PAGE TEXT =

──────────────────────────────

Waiver of 60-Day Rollover Requirement
e Internal Revenue Service (IRS) allows distributions to be excluded from income if they are rolled over to an eligible retirement plan or Individual Retirement Account (IRA) within 60 days. Revenue Procedure 2016-47 offers additional guidance, as well as a self-certification process that details how a taxpayer could accomplish a rollover that does not meet the 60-day requirement under certain circumstances.
Conditions for Written Self-Certification
Before a taxpayer may self-certify that the 60-day waiver has been met, the following conditions must be satisfied:
- No prior IRS denial
- Rollover must be made as soon as practicable. This requirement is deemed to be satisfied if made within 30 days after one of the reasons below no longer prevents the taxpayer from making the rollover.
- 60-day deadline missed due to one or more of these 11 approved reasons:
- Receiving or distributing financial institution error
- Misplaced and never cashed check
- Taxpayer mistakenly believed money was already invested in eligible retirement plan
- Taxpayer’s principal residence was severely damaged
- Taxpayer’s family member died
- Taxpayer or family member was seriously ill
- Taxpayer was incarcerated
- Foreign country imposed restrictions
- Postal error
- Distribution due to a levy under §6331 and the proceeds of levy have been returned to the taxpayer
- Party making the distribution delayed providing required information despite the taxpayer’s reasonable efforts to obtain the information
Currently, IRA trustees report rollover contributions received for that year on a Form 5498, IRA Contribution Information. The IRS intends to update Form 5498 instructions to require that IRA trustees also report rollovers that are accepted after the 60-day deadline. More guidance is expected once instructions are released.

──────────────────────────────

(Image-backed grounding data)
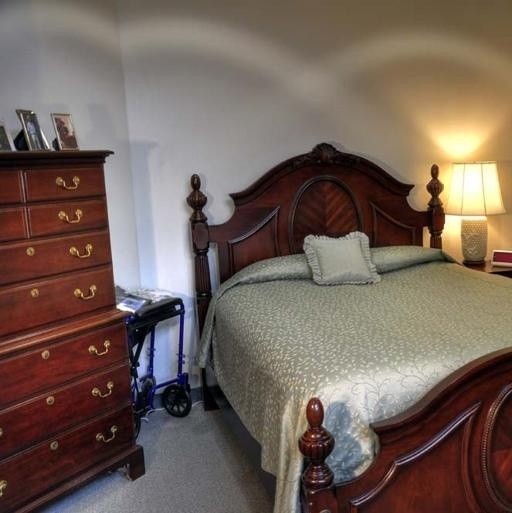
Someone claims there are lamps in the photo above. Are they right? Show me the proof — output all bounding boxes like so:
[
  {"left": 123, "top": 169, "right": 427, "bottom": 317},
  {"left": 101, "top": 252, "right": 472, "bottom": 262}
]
[{"left": 445, "top": 160, "right": 504, "bottom": 263}]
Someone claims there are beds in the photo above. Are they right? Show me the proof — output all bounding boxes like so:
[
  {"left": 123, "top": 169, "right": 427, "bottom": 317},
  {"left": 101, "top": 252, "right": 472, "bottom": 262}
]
[{"left": 188, "top": 144, "right": 512, "bottom": 513}]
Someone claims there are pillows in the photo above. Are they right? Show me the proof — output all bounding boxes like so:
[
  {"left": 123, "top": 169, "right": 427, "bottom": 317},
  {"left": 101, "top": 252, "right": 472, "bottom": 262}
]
[{"left": 301, "top": 230, "right": 381, "bottom": 287}]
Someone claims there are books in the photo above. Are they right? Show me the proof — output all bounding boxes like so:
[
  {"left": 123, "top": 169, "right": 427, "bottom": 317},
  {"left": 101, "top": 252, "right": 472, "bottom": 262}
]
[{"left": 115, "top": 292, "right": 147, "bottom": 312}]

──────────────────────────────

WHAT TO DO =
- 1) What conditions must be satisfied before a taxpayer may self-certify the 60-day waiver, according to the rollover-waiver text? List each one.
- 2) Do these statements agree with the rollover-waiver text? Answer yes or no for each, quoting the deciding words.
(a) A distribution can be excluded from income if it is rolled over into an IRA within 60 days.
(b) The as-soon-as-practicable requirement is deemed satisfied if the rollover is made within 60 days after the reason no longer prevents it.
(c) IRA trustees currently report rollover contributions on Form 5498.
- 3) Pick up the rollover-waiver text after its final sentence and continue it.

ANSWER SECTION =
- 1)
- No prior IRS denial
- The rollover must be made as soon as practicable.
- The 60-day deadline was missed due to one or more of the 11 approved reasons.

- 2)
(a) Yes: "rolled over to an eligible retirement plan or Individual Retirement Account (IRA) within 60 days."
(b) No: "This requirement is deemed to be satisfied if made within 30 days after one of the reasons below no longer prevents the taxpayer from making the rollover."
(c) Yes: "Currently, IRA trustees report rollover contributions received for that year on a Form 5498, IRA Contribution Information."

- 3)
The Revenue Procedure includes a model self-certification for taxpayers to use. Effective August 24, 2016, the plan administrator or IRA trustee may rely on the taxpayer’s self-certification in determining whether the 60-day waiver has been satisfied until or unless the IRS states otherwise as a result of an audit; or, the IRA trustee or plan administrator has actual knowledge to the contrary.